Governo estuda cortar alíquota máxima de IR para 23% a 25% e acabar com deduções médicas



O governo estuda reduzir a alíquota do Imposto de Renda da Pessoa Física de 27,5%, atualmente a maior na tabela da Receita. Os números finais ainda foram calculados, mas técnicos citam percentuais entre 23% e 25%.

A redução seria compensada por outra medida em análise desde o ano passado, o corte de deduções médicas feitas pelas pessoas físicas nas declarações anuais de ajuste do IR.
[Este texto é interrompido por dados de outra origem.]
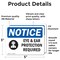 Signmission 3.5 in Height, 5 in Width, Vinyl Decal, Rectangle OS-2PACK-NS-D-35-L-12301 - alternate 2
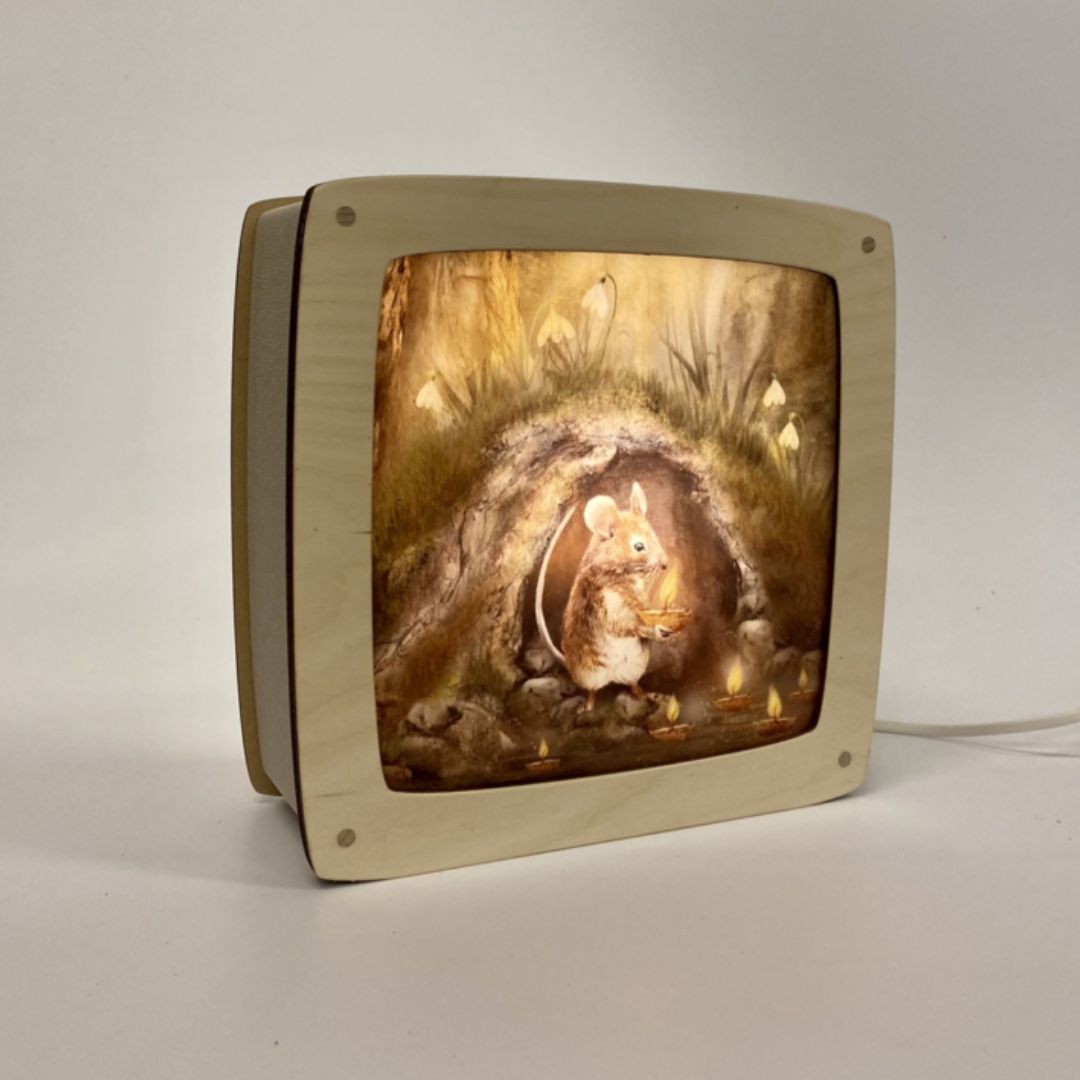 Motiv für Saisonlampe 'Kerzenmaus'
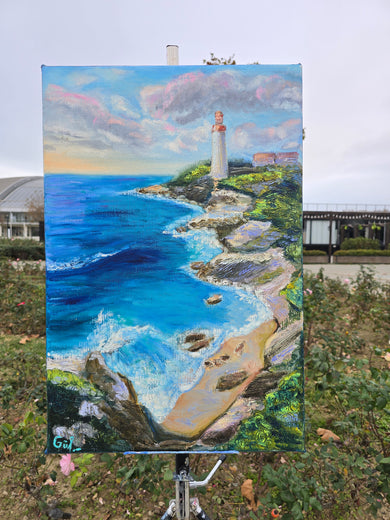 Guardian of the Coast by Gulshaba Abbasova |  Context View of Artwork 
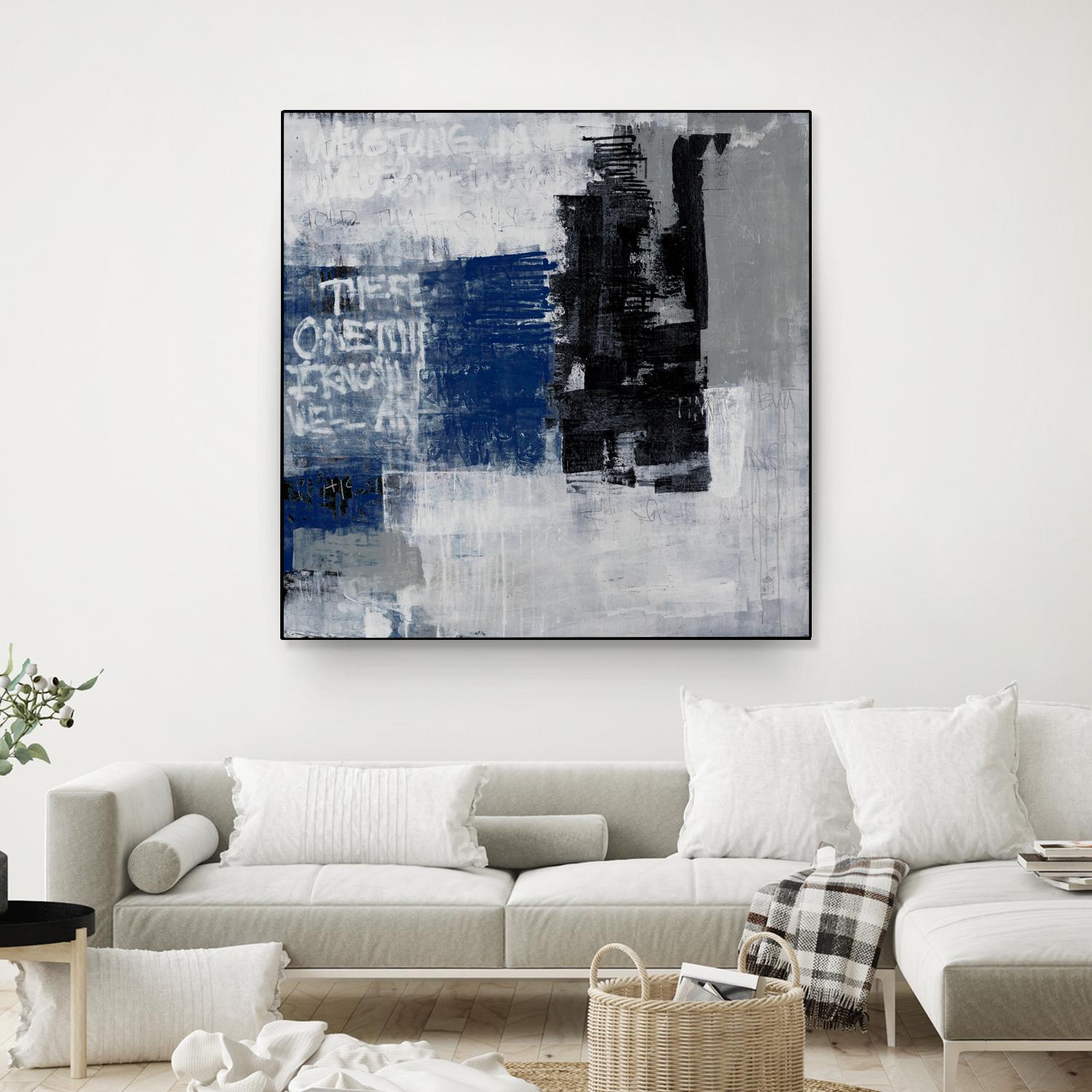 Just One TIme II by Daleno Art on GIANT ART - bleu abstract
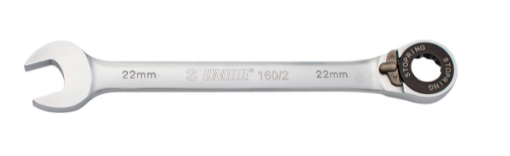 

Ключ UNIOR комбинированный кованый с храповиком, 12, 160/2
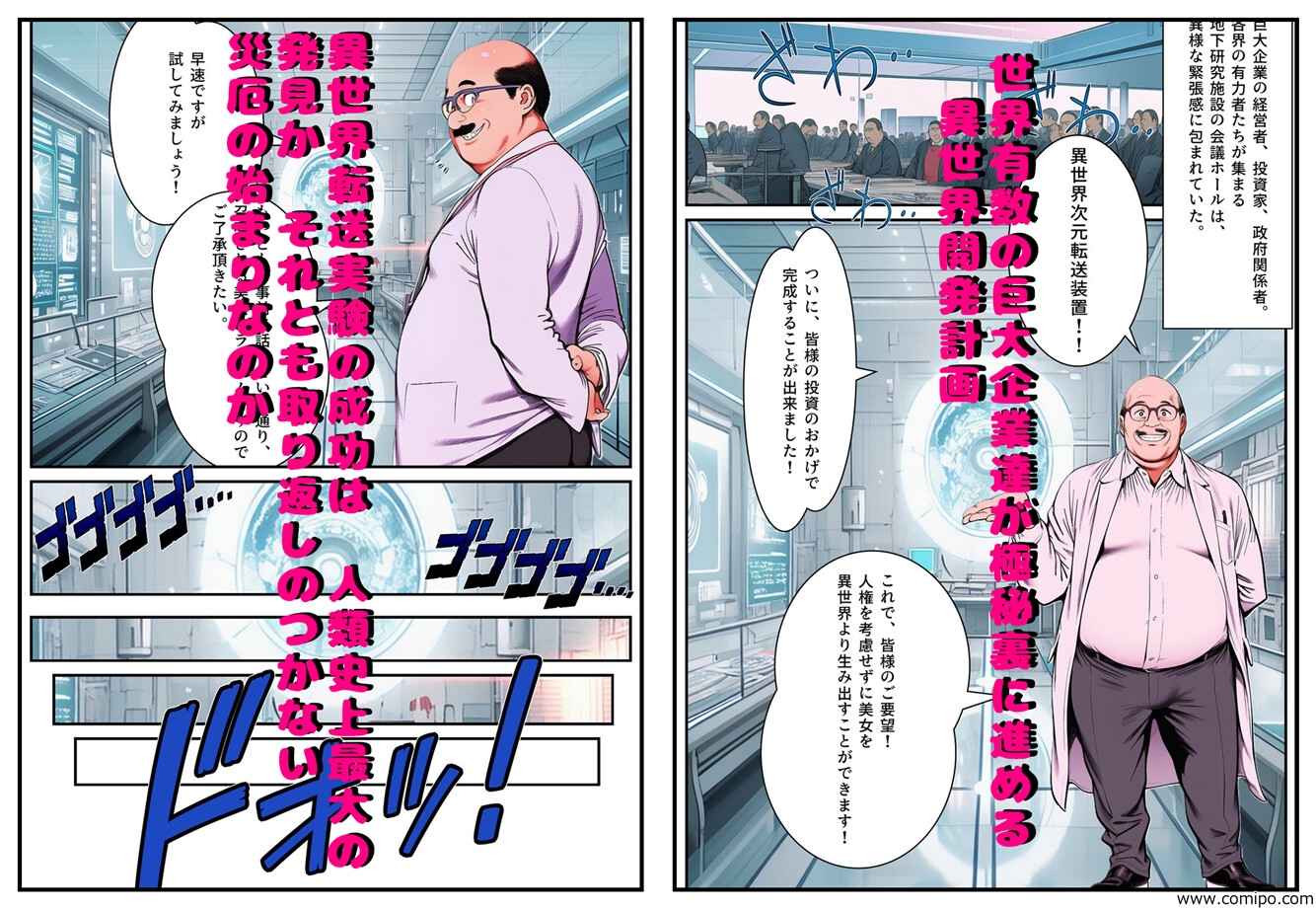 おっさん科学者の異世界転送実験で美少女を召喚してしまった件 – Preview 3
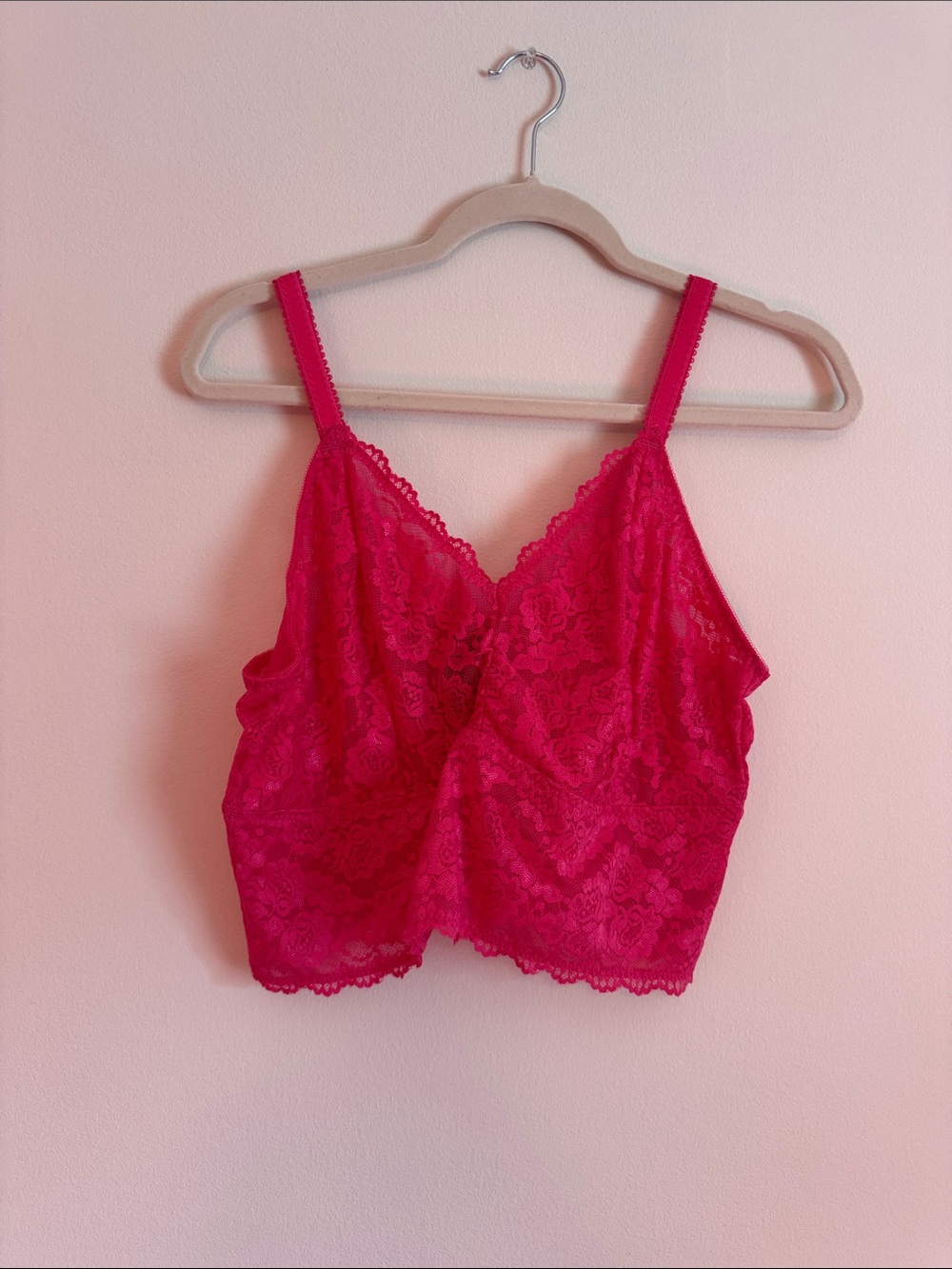 torrid Hot Pink Lace Bralette Cami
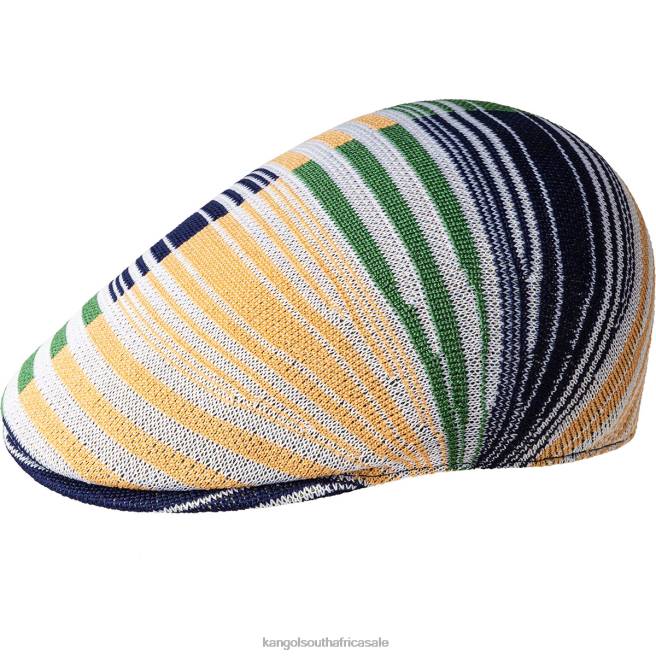 Kangol Unisex FB6D167 Digital Stripes 507 Accessories White Stripe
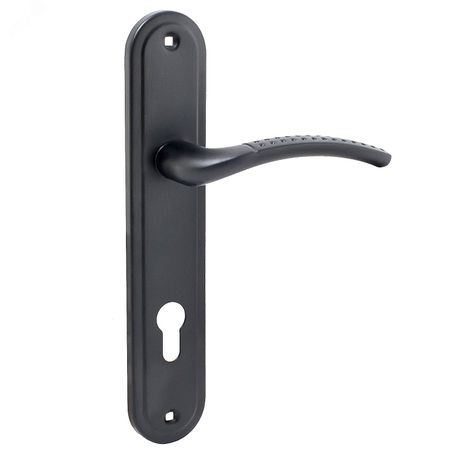 Комплект ручек АЛЛЮР 132-1 85 мм BL матовый черный - 13716 ПТК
Estudo do Ministério da Economia aponta que as deduções representam o valor mais expressivo —R$ 15,1 bilhões ao ano— dentre os chamados gastos tributários do governo com saúde. Isso representa quase um terço dos subsídios na área.

Na avaliação de técnicos, o benefício precisa ser revisto por contemplar classes mais altas da população. O diagnóstico é que a dedução é usada de forma concentrada pelos 20% mais ricos da sociedade.

Por isso, o governo estuda reduzir os descontos que concede no IR para quem usa a rede privada de saúde.

No ano passado, a proposta de criar um teto para controlar esse abatimento também esteve em estudo —uma espécie de trava para impor limites a famílias mais ricas e com alto gasto em saúde privada.

Uma simulação feita pelos técnicos indica que, com o corte nas deduções médicas, seria possível reduzir também as demais alíquotas.

Enquanto o patamar máximo seria de aproximadamente 25%, a primeira faixa recuaria de 7,5% para 6,9%, por exemplo.

Esse estudo, porém, considera o efeito da extinção total desses descontos no IR. Os números ainda são calibrados.

O corte de deduções e alíquotas é estudado após o Ministério da Economia estabelecer que a redução ou o ganho de receitas em um imposto precisa ser compensado, quando possível, no mesmo tributo.

Uma exceção a essa lógica é a ampliação da isenção para classes mais baixas. Na engenharia financeira pensada pelo Ministério da Economia, esse item não seria bancado por mudanças no Imposto de Renda, mas sim pelo novo imposto sobre pagamentos.

"Se houver uma base ampla nova [com a criação do novo imposto], ela permite extinguir vários impostos: fogão, geladeira, máquina de lavar roupa, aumentar faixa de isenção [do Imposto de Renda]", disse o ministro Paulo Guedes (Economia) na semana passada.

A pasta também defende que a reforma tributária seja neutra, isto é, não aumente nem diminua a carga tributária do país (cálculo que inclui tanto impostos como benefícios).

Guedes diz não ser possível baixar impostos com o cenário orçamentário do país, mas também nega elevações e defende que haverá uma substituição de tributos. "Não vamos aumentar impostos. É uma redistribuição de carga", já afirmou.

Estudo de especialistas da FGV (Fundação Getulio Vargas) afirma, no entanto, que a primeira parte da proposta do governo já aumentaria a arrecadação. Segundo Fábio Goto e Manoel Pires, a fusão de PIS e Cofins na nova CBS com alíquota de 12% elevaria o recolhimento federal em R$ 50,3 bilhões.